The University of St. Thomas

Music

Kulish, Carma

Kulish, Carma

A Correlational Study Between the Stanford Achievement Test and the Intermediate Measures of Music Audiation
Carma Cleone Kulish
Abstract

The purpose of this research study was to see if there would be a correlation between musical aptitude and reading achievement in one class of fifth grade students (n=16) enrolled in a rural public school. The two tests used were the Stanford Achievement Test (STAT) and the Intermediate Measures of Music Audiation (IMMA).

The review of literature included in this paper covered the following elements of this study: music literacy, musical aptitude, and reading literacy. The element of music literacy covered auditory perception, visual perception, and the integrated auditory and visual perception. The element of reading literacy covered the theories of reading instruction, listening comprehension and reading comprehension. Also included in the review of literature was a discussion of existing studies where reading literacy and music literacy were compared.

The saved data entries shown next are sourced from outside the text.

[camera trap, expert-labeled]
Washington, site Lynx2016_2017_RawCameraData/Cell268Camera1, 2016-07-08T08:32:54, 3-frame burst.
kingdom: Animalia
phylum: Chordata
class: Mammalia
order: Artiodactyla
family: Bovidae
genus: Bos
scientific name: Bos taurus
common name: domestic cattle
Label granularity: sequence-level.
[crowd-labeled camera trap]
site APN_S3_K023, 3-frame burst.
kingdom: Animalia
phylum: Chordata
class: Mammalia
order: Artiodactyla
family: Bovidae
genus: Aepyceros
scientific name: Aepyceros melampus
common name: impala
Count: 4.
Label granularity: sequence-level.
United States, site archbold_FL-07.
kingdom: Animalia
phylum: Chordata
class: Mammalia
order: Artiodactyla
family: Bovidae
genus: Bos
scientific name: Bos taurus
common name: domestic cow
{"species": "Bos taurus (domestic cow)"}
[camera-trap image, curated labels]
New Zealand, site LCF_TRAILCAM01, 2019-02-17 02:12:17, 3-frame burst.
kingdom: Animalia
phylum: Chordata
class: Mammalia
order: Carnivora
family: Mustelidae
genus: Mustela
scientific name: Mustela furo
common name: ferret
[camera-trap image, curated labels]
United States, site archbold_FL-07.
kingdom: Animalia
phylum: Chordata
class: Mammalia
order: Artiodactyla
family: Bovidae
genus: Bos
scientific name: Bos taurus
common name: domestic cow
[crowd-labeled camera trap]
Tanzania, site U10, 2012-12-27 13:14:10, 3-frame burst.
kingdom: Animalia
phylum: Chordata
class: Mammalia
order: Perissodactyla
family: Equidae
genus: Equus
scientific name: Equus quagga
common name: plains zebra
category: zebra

The following comparisons were made between the two tests: STAT Reading Comprehension and IMMA Composite, STAT Listening Composite and IMMA Tonal, STAT Listening Composite and IMMA Rhythm, STAT Listening Composite and IMMA Composite, STAT Listening Comprehension and IMMA Tonal, STAT Listening Comprehension and IMMA Rhythm, STAT Listening Comprehension and IMMA Composite, and STAT Total Reading and IMMA Composite. Pearson Product-Moment Correlation Coefficients were used in the comparisons. Additionally, the r values were examined to determine whether or not statistical significance was achieved at the alpha level of p > .05. The eight correlations showed no relationship or a low negative relationship. There was no significance between any of the variables.

Discussion of test factors such as achievement test, aptitude test, and small sample size is included. Also included in the final chapter is a summary of the author’s thoughts related to using the information obtained from these tests in meaningful classroom applications.